Parsing HTML tables

Nicolas_Pioupiou · 31 March 2009 18:59

Hi everybody,

I'm searching for a way to write a beautidull code which parse an HTML
table.

In fact, the table is dynamic.
It always have three columns but have randoms lines.

In each "line" (<tr></tr>) I want to extract the information inside the
colums <td></td>. And then, I create a new object with these
informations.

I done it by splitting my html source with the method split("<tr>") and
use regexp to extract what I want. But this solution do not satisfied
me. It's unmaintanable.

However, I'm pretty sure that I could do more clever code...

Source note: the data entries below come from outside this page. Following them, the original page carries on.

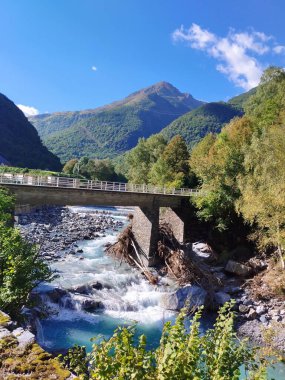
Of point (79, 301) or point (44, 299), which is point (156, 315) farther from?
point (44, 299)

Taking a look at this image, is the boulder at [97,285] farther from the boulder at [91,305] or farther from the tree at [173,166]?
the tree at [173,166]

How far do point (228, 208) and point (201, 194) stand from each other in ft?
9.90

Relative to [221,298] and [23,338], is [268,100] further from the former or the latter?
[23,338]

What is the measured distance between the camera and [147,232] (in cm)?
2911

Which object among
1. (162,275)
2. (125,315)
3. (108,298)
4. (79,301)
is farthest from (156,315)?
(162,275)

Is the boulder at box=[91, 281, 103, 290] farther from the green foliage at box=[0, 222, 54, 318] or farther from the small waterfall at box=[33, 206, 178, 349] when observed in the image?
the green foliage at box=[0, 222, 54, 318]

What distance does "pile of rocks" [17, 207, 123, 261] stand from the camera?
3105 cm

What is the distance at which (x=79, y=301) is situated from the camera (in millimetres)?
19188

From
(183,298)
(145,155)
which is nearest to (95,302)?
(183,298)

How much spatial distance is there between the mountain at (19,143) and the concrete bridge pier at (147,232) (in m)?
91.2

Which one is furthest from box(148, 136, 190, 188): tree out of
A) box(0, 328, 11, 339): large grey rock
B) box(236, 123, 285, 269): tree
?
box(0, 328, 11, 339): large grey rock

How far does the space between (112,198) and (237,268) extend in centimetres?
1217

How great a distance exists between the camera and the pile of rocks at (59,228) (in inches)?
1222

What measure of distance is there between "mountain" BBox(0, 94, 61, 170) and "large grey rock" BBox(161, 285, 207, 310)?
10101cm
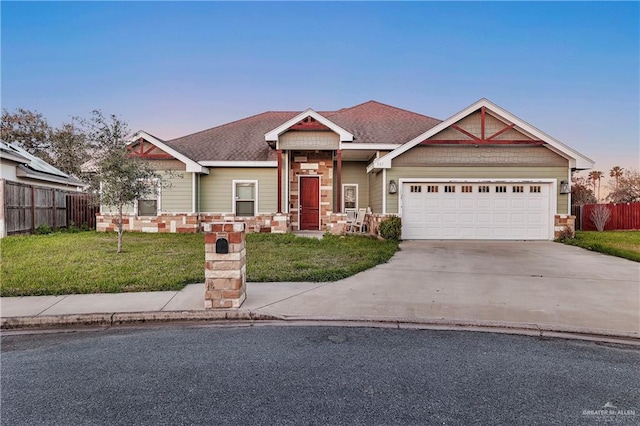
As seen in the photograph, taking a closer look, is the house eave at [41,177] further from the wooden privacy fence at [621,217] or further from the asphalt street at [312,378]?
the wooden privacy fence at [621,217]

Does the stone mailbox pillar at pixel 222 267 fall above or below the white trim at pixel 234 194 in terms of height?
below

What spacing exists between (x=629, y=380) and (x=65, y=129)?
4030cm

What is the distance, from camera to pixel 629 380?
309cm

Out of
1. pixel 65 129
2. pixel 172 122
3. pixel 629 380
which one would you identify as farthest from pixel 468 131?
pixel 65 129

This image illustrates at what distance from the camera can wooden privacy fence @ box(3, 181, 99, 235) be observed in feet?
42.3

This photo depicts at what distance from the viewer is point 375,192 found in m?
15.2

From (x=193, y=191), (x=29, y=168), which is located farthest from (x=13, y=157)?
(x=193, y=191)

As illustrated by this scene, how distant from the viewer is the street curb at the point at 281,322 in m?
4.34

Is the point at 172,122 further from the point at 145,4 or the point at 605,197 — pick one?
the point at 605,197

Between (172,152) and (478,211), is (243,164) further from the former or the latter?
(478,211)

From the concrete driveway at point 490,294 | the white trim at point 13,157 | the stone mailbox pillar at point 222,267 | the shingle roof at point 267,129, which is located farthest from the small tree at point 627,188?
the white trim at point 13,157

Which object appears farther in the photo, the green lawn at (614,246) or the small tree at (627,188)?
the small tree at (627,188)

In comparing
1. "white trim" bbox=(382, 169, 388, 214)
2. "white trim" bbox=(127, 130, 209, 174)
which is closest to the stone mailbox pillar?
"white trim" bbox=(382, 169, 388, 214)

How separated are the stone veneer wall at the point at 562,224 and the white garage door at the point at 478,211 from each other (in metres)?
0.27
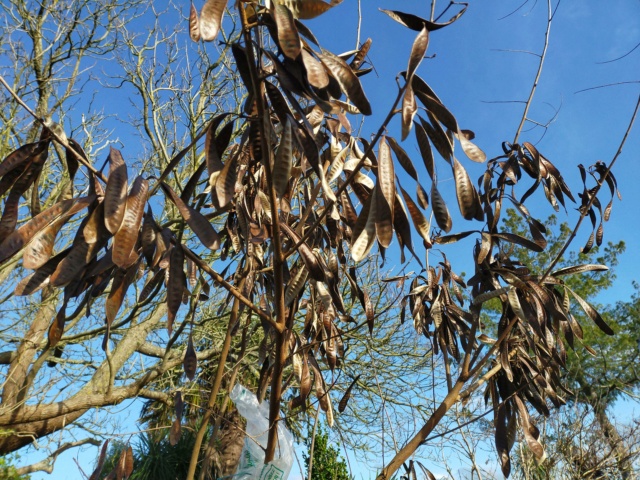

Is there anyone has an idea, a clue a thought ?

Thanks.
PS: English is not my native langage...

···

--
Posted via http://www.ruby-forum.com/.

Mark_Thomas · 31 March 2009 19:44

Use a real parser. Example:

···

On Mar 31, 2:59 pm, Nicolas Pioupiou <nicolas.e...@gmail.com> wrote:

Hi everybody,

I'm searching for a way to write a beautidull code which parse an HTML
table.

In fact, the table is dynamic.
It always have three columns but have randoms lines.

In each "line" (<tr></tr>) I want to extract the information inside the
colums <td></td>. And then, I create a new object with these
informations.

I done it by splitting my html source with the method split("<tr>") and
use regexp to extract what I want. But this solution do not satisfied
me. It's unmaintanable.

However, I'm pretty sure that I could do more clever code...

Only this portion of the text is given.